En effet, Tolstoï, l’intellectuel, a beau s’escrimer rageusement à faire l’homme bête et le paysan, jamais il ne peut implanter en lui une âme étroite de moujik, à la place de sa philosophie large et embrassant toutes choses ; jamais un esprit de vérité comme lui ne peut complètement s’abaisser jusqu’à une foi confuse de charbonnier. Il ne suffit pas de se jeter soudain à genoux dans sa cellule, comme Verlaine, et de prier : « Mon Dieu, donnez-moi la simplicité », pour qu’aussitôt fleurisse dans sa poitrine le rameau d’argent de l’humilité : il faut d’abord être et devenir réellement ce que l’on professe. La communication avec le peuple par le mystère de la compassion, ni la satisfaction de la conscience par une religiosité toute de foi ne s’établissent pas instantanément dans une âme, à la manière d’un contact électrique. Revêtir la blouse du paysan, boire du kwas, faucher les champs, toutes ces formes extérieures de l’égalité ont beau se réaliser avec la facilité d’un jeu (et cela même dans un double sens). L’esprit ne se laisse jamais abêtir, ni la lucidité d’un homme rabaisser arbitrairement, comme une flamme de gaz. La force lumineuse et la lucidité d’un esprit restent la mesure innée et inaltérable, la beauté et le destin de chaque individu ; c’est là une puissance qui dépasse sa volonté et qui, par conséquent, est au delà de notre volonté ; oui, elle ne fait que flamboyer avec plus d’impétuosité et d’agitation, plus elle se sent menacée dans son devoir souverain de vigilante clairvoyance. Car de même que par des exercices de spiritisme il est impossible de dépasser, ne fût-ce que d’un degré, la mesure de connaissance qui est innée en nous et de s’élever à une science supérieure, de même l’intellect est incapable, par le moyen d’un acte brusque de la volonté, de redescendre, ne fût-ce que d’un degré dans la simplicité.
Il est impossible que Tolstoï, cet esprit fait de science et d’une large clairvoyance, n’ait pas reconnu bientôt lui-même qu’une volonté, fût-elle aussi puissante que la sienne, ne pouvait en une nuit réduire sa complexité intellectuelle à la simplicité du Nitchevo ; et nul autre que lui (à vrai dire, plus tard) n’a prononcé cette admirable parole : « Agir avec violence contre l’esprit, c’est chercher à capter des rayons de soleil : quel que soit le moyen avec lequel on veut les recouvrir, toujours ils reviennent au-dessus. » A la longue, il ne pouvait plus se faire illusion sur l’incapacité dans laquelle se trouvait son intellect brusque, querelleur et autoritaire de seigneur voulant toujours avoir raison, d’éprouver un sentiment d’humilité naïve et durable : jamais non plus les paysans ne l’ont réellement pris pour un des leurs, bien qu’il eût adopté leurs vêtements et qu’il partageât extérieurement leurs habitudes ; jamais le monde n’a vu dans cet acte autre chose qu’un déguisement et non pas une transformation complète.

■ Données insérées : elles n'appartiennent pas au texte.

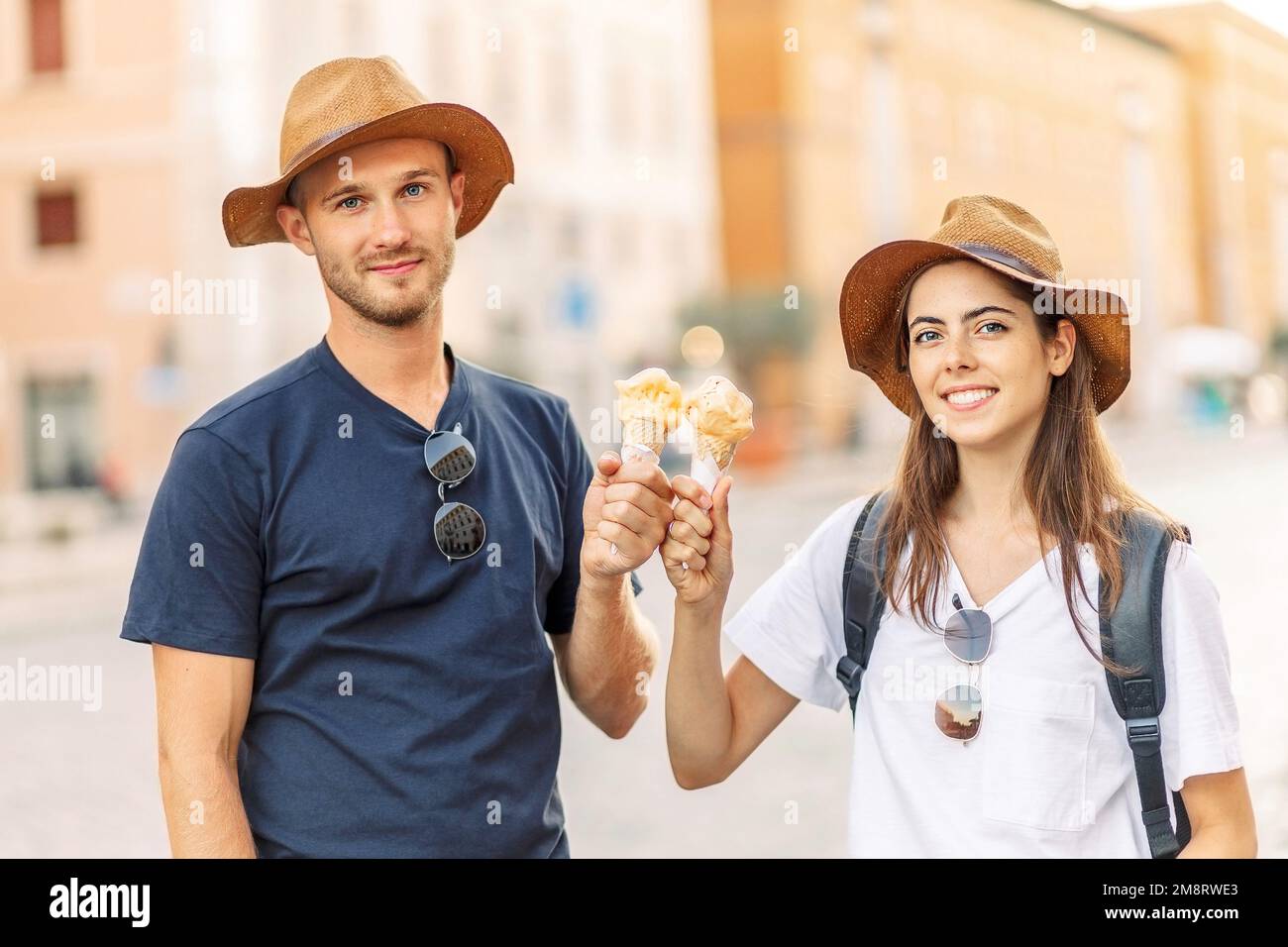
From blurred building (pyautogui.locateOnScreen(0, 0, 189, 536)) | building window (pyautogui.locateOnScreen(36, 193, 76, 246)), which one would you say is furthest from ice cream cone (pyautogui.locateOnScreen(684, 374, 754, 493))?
building window (pyautogui.locateOnScreen(36, 193, 76, 246))

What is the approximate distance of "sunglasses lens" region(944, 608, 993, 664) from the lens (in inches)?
95.7

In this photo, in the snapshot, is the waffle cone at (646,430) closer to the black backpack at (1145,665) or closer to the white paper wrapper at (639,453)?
the white paper wrapper at (639,453)

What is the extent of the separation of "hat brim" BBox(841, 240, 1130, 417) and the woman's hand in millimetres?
464

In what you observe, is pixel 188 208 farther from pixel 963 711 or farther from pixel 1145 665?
pixel 1145 665

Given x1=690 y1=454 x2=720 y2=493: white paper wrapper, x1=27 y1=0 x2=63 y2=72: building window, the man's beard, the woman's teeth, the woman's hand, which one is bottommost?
the woman's hand

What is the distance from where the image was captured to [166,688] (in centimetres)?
247

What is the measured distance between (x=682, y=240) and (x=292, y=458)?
36.3 meters

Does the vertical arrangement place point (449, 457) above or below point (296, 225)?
below

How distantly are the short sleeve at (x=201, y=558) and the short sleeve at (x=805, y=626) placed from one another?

Précisément, ses proches, sa femme, ses enfants, la babouchka, ses amis véritables (ce ne sont pas les Tolstoïens professionnels) observent dès le début avec méfiance et mécontentement cette fougue convulsive avec laquelle le « grand poète du peuple russe » (c’est ainsi que Tourguenieff, dans la lettre qu’il écrit de son lit de mort, l’adjure de quitter la prédication pour revenir à l’art) veut descendre dans une sphère d’inintellectualité contraire à sa nature. Sa propre épouse, la victime tragique de ses crises d’âme, lui dit alors cette parole décisive : « Autrefois tu disais que tu étais inquiet, parce que tu n’avais pas la foi. Maintenant, pourquoi n’es-tu pas heureux, puisque tu dis que tu la possèdes ? » Argument tout à fait simple et irréfutable. En effet, rien n’indique chez Tolstoï, après sa conversion au Dieu du peuple, qu’il ait trouvé dans cette foi la paix de l’âme, le repos en Dieu et le contentement ; au contraire, on a toujours le sentiment, dès qu’il parle de sa doctrine, qu’il cherche à masquer l’incertitude de son âme par de véhémentes attaques et l’incertitude de sa conviction par de criardes affirmations. Tous les actes et toutes les paroles de Tolstoï, précisément dans cette période de conversion, ont un ton de violence désagréable, quelque chose d’ostentatif, de bruyant, de querelleur et de fanatique. Son christianisme embouche la trompette, comme une fanfare ; son humilité fait la roue, comme un paon, et, si l’on a de fines oreilles, on découvre précisément dans la façon exagérée avec laquelle il s’abaisse lui-même, quelque chose d’un ancien orgueil de Tolstoï, orgueil qui, maintenant, est devenu une fierté à rebours inspirée par cette humilité nouvelle.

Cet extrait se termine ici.